Much overlooked within our story, cover albums never really do get taken that seriously after all? Except by people
like me that is. I am always interested and most often delighted by the choices of covers that artists who I admire make.
It was nevertheless the act of recording of Neon Lights that saved our ongoing creative lives. Without it, there would no
present Simple Minds. Sick men back then. Working on that album became our first step to recovery. And nothing is
possible without the first step. (Thanks to Gordie Goudie and
Kevin Burleigh whose efforts helped us at the period take that step.)
Recorded over a couple of weeks in a small converted barn, somewhere out near Glasgow Airport. Making Neon Lights became
much the equivalent (decades later) of setting up back in St Brigids school.

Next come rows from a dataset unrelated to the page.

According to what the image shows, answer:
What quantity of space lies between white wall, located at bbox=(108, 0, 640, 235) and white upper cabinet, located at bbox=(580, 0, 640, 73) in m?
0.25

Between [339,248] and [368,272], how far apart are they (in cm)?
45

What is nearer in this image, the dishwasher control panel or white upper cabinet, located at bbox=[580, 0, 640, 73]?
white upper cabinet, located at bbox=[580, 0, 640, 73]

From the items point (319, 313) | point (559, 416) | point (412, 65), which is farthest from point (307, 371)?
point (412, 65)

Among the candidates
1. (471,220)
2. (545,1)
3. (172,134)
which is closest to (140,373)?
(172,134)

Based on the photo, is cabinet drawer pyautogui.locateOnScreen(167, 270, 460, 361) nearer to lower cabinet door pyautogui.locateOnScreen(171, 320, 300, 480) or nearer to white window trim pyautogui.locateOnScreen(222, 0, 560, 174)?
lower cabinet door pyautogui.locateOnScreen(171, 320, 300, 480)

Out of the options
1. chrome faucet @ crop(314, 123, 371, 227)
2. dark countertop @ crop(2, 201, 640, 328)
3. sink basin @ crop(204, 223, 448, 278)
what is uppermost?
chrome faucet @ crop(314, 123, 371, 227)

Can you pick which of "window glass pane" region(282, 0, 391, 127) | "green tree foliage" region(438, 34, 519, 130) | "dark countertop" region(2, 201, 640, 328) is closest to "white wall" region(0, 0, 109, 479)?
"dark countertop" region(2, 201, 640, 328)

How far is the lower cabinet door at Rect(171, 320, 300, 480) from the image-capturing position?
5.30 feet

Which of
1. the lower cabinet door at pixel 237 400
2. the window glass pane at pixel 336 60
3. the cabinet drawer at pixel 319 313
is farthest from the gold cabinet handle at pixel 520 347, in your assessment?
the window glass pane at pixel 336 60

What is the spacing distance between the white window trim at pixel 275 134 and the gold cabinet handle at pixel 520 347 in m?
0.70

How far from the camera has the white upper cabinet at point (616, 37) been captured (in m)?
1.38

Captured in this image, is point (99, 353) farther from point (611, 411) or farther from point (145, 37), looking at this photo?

It was through having fun again, and dallying
around with the music of others, as we did on that album, that we managed to reboot our passion for further
Simple Minds recordings.
So much fun that on completion we decided that the future of Simple Minds was a cause worth fighting for.
Resultantly, a few day later we started recording on what was to become the songs for our next album of original material.
That album was called Cry. As in, the cry of something new being born.
And we have neither stopped, or looked back since.